Task instructions: Among the entries below, find the lines with the word "localStorage" and return them.

[Data excerpts]
★ ★ ★ ★

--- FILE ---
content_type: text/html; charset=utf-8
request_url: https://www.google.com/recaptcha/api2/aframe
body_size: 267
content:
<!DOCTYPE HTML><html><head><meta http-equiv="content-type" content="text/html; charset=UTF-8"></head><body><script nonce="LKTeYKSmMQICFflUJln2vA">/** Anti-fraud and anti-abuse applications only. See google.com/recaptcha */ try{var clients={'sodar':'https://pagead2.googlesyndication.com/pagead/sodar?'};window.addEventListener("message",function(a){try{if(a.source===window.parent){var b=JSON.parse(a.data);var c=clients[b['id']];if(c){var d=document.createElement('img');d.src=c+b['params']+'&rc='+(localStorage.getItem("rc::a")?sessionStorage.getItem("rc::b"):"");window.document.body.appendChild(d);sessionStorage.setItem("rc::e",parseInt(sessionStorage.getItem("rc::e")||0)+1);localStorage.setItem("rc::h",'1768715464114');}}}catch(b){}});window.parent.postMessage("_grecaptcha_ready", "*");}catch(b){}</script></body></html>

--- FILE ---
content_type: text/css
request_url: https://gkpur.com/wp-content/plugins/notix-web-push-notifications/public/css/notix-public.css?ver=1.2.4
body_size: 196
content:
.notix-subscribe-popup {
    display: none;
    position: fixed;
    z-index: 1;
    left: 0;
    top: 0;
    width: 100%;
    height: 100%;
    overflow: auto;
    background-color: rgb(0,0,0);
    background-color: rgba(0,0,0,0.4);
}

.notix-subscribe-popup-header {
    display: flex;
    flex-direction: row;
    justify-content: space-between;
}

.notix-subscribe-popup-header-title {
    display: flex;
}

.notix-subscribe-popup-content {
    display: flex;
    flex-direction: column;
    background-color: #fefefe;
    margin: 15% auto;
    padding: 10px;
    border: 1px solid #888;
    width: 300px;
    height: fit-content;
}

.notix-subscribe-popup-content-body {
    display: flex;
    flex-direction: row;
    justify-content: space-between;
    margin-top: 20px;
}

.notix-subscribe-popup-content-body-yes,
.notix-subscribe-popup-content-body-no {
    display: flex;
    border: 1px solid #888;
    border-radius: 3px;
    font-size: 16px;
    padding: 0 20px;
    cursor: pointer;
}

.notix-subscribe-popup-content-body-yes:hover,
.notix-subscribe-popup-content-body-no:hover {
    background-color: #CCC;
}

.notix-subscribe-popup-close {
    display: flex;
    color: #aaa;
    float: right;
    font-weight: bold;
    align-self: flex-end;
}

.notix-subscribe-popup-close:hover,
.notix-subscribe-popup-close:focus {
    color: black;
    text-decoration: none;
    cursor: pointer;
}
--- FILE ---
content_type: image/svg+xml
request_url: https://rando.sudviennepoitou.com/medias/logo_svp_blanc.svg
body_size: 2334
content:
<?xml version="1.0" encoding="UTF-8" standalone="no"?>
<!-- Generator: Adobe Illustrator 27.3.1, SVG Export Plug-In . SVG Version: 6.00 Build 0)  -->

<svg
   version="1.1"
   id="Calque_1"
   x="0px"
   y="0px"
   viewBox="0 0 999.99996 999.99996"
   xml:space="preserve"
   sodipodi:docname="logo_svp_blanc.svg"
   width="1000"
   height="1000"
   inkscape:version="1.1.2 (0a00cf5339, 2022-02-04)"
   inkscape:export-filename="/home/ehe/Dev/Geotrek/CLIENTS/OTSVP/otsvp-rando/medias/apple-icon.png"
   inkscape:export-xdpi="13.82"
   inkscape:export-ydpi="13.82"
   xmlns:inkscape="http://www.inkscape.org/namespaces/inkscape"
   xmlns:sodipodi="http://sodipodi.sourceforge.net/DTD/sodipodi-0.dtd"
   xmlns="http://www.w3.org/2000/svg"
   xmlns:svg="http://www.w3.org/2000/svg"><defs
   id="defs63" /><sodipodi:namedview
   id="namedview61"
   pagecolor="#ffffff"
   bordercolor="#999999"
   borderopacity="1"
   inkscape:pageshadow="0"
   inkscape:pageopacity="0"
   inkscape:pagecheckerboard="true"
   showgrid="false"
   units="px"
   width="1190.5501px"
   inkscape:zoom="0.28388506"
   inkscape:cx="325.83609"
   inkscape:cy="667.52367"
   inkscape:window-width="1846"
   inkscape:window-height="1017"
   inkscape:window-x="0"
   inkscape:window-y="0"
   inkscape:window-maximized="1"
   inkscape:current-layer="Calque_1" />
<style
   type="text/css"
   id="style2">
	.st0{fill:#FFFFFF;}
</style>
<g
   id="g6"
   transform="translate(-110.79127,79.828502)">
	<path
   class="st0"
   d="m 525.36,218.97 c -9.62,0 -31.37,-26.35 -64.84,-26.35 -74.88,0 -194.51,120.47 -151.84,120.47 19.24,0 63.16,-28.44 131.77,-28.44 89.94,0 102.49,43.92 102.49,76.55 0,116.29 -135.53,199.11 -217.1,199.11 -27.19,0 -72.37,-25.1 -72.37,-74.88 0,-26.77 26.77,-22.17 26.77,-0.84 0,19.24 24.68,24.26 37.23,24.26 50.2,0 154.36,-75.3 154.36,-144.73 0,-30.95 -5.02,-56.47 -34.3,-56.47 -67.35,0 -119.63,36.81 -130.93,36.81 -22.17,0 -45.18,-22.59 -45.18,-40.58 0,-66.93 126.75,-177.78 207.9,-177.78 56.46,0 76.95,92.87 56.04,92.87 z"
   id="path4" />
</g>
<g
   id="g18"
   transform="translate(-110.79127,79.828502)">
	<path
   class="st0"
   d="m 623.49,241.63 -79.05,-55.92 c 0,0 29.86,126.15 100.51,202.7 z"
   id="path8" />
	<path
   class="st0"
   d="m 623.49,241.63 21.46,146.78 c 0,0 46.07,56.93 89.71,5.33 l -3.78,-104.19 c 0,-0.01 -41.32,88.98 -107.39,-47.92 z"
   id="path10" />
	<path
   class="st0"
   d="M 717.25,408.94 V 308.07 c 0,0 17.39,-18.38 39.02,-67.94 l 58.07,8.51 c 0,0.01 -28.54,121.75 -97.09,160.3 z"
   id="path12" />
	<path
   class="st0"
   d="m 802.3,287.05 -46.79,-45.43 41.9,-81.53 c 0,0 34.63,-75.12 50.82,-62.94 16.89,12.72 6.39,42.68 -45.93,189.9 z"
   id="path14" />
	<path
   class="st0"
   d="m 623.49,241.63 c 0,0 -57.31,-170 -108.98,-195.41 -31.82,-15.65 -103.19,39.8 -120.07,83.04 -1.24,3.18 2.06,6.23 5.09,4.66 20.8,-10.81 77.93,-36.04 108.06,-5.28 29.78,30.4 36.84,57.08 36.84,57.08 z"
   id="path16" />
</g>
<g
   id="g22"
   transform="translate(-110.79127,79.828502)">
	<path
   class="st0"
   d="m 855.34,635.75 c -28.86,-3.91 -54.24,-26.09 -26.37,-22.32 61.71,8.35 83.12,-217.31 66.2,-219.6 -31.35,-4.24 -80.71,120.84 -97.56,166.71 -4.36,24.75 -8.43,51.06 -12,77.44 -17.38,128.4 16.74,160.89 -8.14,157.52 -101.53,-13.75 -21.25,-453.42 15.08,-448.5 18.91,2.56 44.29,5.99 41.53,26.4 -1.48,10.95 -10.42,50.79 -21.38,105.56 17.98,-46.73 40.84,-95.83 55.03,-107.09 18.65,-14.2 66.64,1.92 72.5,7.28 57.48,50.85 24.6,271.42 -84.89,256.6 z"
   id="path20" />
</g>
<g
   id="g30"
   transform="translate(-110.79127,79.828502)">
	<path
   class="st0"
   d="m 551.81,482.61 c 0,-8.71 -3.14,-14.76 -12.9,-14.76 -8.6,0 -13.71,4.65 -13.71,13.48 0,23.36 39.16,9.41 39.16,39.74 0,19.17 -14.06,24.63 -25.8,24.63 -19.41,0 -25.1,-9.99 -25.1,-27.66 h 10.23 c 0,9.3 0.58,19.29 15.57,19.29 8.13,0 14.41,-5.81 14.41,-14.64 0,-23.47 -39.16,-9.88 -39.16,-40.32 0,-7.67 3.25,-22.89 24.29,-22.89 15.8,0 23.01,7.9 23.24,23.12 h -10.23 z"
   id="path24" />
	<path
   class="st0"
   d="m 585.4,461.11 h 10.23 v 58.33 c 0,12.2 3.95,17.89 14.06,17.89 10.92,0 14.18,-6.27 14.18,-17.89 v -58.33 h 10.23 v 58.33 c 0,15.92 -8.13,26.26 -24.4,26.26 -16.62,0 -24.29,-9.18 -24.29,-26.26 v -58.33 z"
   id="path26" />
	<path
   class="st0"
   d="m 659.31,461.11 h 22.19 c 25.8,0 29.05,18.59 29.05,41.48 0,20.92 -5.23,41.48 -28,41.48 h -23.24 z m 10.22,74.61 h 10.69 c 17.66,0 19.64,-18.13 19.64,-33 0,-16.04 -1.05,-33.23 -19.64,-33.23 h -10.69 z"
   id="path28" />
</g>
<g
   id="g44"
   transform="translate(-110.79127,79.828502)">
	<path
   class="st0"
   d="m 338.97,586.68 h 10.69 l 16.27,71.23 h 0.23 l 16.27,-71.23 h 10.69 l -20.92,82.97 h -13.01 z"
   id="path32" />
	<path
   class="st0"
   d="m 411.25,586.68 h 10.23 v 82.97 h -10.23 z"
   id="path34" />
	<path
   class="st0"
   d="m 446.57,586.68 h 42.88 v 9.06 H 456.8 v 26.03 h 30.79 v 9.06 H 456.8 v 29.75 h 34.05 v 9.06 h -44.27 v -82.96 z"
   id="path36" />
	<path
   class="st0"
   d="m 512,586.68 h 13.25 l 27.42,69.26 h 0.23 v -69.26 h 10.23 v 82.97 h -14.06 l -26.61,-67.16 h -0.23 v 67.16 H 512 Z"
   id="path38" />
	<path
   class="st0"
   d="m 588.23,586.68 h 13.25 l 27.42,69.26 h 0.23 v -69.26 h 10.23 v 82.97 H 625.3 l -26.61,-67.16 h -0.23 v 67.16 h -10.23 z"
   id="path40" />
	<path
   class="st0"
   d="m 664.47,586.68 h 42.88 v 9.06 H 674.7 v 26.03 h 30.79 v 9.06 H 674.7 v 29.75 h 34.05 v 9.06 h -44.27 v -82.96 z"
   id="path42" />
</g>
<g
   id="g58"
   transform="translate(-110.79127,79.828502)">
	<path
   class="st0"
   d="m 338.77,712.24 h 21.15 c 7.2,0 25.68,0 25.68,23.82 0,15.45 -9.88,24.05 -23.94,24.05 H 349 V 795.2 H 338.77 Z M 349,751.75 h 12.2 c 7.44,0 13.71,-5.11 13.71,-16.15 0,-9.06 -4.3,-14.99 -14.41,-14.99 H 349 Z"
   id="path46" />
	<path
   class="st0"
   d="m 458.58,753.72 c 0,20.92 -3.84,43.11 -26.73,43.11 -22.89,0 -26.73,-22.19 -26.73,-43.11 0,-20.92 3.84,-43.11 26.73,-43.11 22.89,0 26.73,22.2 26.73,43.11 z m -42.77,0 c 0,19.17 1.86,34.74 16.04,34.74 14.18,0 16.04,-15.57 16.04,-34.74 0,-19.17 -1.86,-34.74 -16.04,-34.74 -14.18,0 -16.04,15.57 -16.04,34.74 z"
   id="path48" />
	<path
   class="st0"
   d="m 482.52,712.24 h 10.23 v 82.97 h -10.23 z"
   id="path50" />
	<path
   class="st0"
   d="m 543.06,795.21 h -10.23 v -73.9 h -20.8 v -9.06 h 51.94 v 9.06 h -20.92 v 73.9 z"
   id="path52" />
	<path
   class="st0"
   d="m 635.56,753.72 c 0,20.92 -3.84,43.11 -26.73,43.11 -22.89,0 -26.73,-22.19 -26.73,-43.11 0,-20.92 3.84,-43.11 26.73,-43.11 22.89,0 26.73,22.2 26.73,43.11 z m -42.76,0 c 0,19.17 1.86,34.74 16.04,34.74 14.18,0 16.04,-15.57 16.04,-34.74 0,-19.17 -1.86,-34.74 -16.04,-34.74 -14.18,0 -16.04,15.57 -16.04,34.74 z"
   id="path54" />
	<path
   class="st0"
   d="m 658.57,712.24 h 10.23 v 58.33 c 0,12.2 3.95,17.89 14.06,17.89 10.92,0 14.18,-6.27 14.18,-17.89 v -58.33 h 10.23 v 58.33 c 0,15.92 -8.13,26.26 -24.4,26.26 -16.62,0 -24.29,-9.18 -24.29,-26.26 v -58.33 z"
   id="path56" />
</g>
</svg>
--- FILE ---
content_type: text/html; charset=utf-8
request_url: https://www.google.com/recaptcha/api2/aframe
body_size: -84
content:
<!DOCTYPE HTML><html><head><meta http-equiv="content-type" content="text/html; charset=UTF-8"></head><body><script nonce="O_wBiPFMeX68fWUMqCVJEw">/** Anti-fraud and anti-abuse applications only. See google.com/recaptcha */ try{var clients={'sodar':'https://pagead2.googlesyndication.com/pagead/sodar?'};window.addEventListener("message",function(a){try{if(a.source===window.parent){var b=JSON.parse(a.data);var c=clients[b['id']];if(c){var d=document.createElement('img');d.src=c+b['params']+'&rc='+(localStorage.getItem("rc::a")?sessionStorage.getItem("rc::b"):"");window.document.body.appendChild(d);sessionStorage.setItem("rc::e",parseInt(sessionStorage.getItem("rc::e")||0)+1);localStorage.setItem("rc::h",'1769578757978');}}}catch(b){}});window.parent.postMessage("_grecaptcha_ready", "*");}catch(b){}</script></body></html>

★ ★ ★ ★

Solution for this exercise:
<!DOCTYPE HTML><html><head><meta http-equiv="content-type" content="text/html; charset=UTF-8"></head><body><script nonce="LKTeYKSmMQICFflUJln2vA">/** Anti-fraud and anti-abuse applications only. See google.com/recaptcha */ try{var clients={'sodar':'https://pagead2.googlesyndication.com/pagead/sodar?'};window.addEventListener("message",function(a){try{if(a.source===window.parent){var b=JSON.parse(a.data);var c=clients[b['id']];if(c){var d=document.createElement('img');d.src=c+b['params']+'&rc='+(localStorage.getItem("rc::a")?sessionStorage.getItem("rc::b"):"");window.document.body.appendChild(d);sessionStorage.setItem("rc::e",parseInt(sessionStorage.getItem("rc::e")||0)+1);localStorage.setItem("rc::h",'1768715464114');}}}catch(b){}});window.parent.postMessage("_grecaptcha_ready", "*");}catch(b){}</script></body></html>
<!DOCTYPE HTML><html><head><meta http-equiv="content-type" content="text/html; charset=UTF-8"></head><body><script nonce="O_wBiPFMeX68fWUMqCVJEw">/** Anti-fraud and anti-abuse applications only. See google.com/recaptcha */ try{var clients={'sodar':'https://pagead2.googlesyndication.com/pagead/sodar?'};window.addEventListener("message",function(a){try{if(a.source===window.parent){var b=JSON.parse(a.data);var c=clients[b['id']];if(c){var d=document.createElement('img');d.src=c+b['params']+'&rc='+(localStorage.getItem("rc::a")?sessionStorage.getItem("rc::b"):"");window.document.body.appendChild(d);sessionStorage.setItem("rc::e",parseInt(sessionStorage.getItem("rc::e")||0)+1);localStorage.setItem("rc::h",'1769578757978');}}}catch(b){}});window.parent.postMessage("_grecaptcha_ready", "*");}catch(b){}</script></body></html>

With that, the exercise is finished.